The standards for summary judgment are well settled. Rule 56(c) of the Federal Rules of Civil Procedure 56(c), states that summary judgment is appropriate only if "the pleadings, the discovery and disclosure materials on file, and any affidavits show that there is no genuine issue as to any material fact and that the movant is entitled to judgment as a matter of law." Fed.R.Civ.P. 56(c); Reiseck v. Universal Commc'ns of Miami, Inc., 591 F.3d 101, 104 (2d Cir. 2010). The moving party bears the burden of showing entitlement to summary judgment. See Huminski v. Corsones, 396 F.3d 53, 69 (2d Cir. 2005). In the context of a Rule 56 motion, the court "is not to weigh the evidence but is instead required to view the evidence in the light most favorable to the party opposing summary judgment, to draw all reasonable inferences in favor of that party, and to eschew credibility assessments." Amnesty Am. v. Town of W. Hartford, 361 F.3d 113, 122 (2d Cir. 2004); see Anderson v. Liberty Lobby, Inc., 477 U.S. 242, 248 (1986) (summary judgment is unwarranted if "the evidence is such that a reasonable jury could return a verdict for the nonmoving party").
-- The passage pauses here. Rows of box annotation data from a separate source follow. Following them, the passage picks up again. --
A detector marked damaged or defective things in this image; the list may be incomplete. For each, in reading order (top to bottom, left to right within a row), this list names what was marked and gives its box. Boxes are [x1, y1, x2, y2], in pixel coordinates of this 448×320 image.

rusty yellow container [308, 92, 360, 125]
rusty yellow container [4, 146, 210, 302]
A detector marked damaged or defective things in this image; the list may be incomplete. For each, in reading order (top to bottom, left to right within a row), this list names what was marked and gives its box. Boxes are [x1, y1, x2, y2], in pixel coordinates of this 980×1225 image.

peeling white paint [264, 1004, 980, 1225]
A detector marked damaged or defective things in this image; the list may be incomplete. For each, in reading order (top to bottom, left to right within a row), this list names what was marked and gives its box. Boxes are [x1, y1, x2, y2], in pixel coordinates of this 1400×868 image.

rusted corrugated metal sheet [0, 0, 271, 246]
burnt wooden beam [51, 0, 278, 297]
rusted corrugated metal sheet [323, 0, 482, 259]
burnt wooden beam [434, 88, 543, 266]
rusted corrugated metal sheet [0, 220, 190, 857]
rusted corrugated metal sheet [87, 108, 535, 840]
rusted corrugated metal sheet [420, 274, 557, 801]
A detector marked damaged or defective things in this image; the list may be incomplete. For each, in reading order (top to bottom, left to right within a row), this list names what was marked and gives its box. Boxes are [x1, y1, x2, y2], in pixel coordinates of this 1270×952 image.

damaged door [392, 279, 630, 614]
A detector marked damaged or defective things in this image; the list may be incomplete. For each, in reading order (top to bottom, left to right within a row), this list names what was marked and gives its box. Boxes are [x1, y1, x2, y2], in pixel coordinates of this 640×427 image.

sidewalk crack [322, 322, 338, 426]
The court has reviewed the parties' submissions and concludes that numerous issues of fact exist that preclude the entry of partial summary judgment with respect to Defendants' affirmative defenses. These issues of fact include, inter alia, what duties, if any, were owed and/or breached; the conditions underlying the Appraisal; the circumstances surrounding the issuance of the loan and whether there was contributory negligence; whether a contract exists between these parties, if so, whether it was breached; and, whether the Plaintiff mitigated its damages. Accordingly, Plaintiff's motion for partial summary judgment is denied. See Fed. R. Civ. P. 56(c) (a party seeking summary judgment must demonstrate that "there is no genuine issue of any material fact and that the moving party is entitled to a judgment as a matter of law"); Celotex Corp. v. Catrett, 477 U.S. 317, 322 (1986); Reiseck v. Universal Communications of Miami, Inc., 591 F.3d 101, 104 (2d Cir. 2010).2

The Clerk of the Court is directed to deny Plaintiff's motion for partial summary judgment in its entirety. Counsel is directed to appear in Courtroom 940 for jury selection in this matter on April 1, 2013 at 9 am.

SO ORDERED.

FootNotes


1. In their opposition papers, Defendant LIAN withdrew the statute of limitations affirmative defense.
2. Defendants argue Plaintiff's motion is more accurately styled as a motion to strike a pleading under the Federal Rules of Civil Procedure, Rule 12(f). Even when timely, a motion to strike an affirmative defense "is not favored and will not be granted unless it appears to a certainty that plaintiffs would succeed despite any state of facts which could be proved in support of defense." William Z. Salcher, Panfeld, Edelman v. Envicon Equities Corp., 744 F.2d 935, 938 (2d Cir. 1984), vacated on other grounds, 478 U.S. 1015 (1986). (quotations omitted). To the extent Plaintiff makes this motion under Rule 12(f), because various issues of fact exist as cited above, the motion is denied.